Extrapolating the survey data would mean that more than 46,000 plans cut 401 (k) funding for employees, and another 5,000 are considering it.
According to the survey, they did this in a number of ways. Most of the 401 (k) plans – nearly 4% – no longer paid a match to the workers. Another 1.5% reduced their match.
Firms also eliminated or reduced mismatched contributions – around 1% and 1.5%, respectively.
For example, companies may choose to pay a mismatched benefit in years of high profits. And unlike 401 (k) matches, they are often created at the end of the year instead of every pay cycle.
“Everyone can guess”
Small businesses were most likely to make changes, according to the November survey of 139 companies asking 139 companies about the impact of the 401 (k) pandemic. The size of the respondents ranged from fewer than 50 employees to more than 5,000.

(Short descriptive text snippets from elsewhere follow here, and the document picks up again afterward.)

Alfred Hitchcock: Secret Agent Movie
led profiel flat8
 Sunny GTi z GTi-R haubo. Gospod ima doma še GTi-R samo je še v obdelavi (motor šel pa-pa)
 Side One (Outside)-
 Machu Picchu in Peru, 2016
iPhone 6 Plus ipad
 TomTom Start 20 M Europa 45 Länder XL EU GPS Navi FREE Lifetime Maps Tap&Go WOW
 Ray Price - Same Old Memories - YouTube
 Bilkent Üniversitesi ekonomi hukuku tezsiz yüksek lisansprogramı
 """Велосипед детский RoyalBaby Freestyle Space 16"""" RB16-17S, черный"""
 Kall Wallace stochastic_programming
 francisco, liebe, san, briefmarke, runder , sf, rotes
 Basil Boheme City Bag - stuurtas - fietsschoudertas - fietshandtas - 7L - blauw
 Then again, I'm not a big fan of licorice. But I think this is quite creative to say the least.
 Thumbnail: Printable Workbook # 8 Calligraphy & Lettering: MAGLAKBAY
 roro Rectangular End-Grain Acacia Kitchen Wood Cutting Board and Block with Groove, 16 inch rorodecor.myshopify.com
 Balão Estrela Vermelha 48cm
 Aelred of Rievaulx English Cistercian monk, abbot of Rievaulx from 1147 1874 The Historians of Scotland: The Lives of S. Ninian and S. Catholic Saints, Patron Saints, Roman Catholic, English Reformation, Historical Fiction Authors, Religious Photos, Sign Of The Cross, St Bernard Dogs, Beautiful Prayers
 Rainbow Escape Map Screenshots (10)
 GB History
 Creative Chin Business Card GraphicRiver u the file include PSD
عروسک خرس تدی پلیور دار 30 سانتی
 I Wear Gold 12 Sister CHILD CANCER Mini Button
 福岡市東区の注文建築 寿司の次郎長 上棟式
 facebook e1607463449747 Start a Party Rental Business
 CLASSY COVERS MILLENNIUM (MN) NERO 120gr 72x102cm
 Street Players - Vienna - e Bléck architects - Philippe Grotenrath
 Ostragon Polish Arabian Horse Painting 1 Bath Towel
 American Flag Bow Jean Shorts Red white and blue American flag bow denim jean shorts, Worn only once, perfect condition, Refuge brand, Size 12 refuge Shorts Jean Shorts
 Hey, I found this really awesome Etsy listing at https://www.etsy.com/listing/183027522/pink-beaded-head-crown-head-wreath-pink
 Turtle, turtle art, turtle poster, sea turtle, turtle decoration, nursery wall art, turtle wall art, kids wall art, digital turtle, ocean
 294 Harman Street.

Companies could choose to reinstate their 401 (k) contributions if business recovers quickly, Hansen said.
Economic growth has slowed significantly in recent months, according to indicators such as job growth and retail sales, but many are hoping that vaccine distribution will mark a return to pre-Covid business.
“Hopefully individuals will see very rich packages of benefits once we get back in this area,” said Hansen. “But it’s everyone’s guess when that will happen.”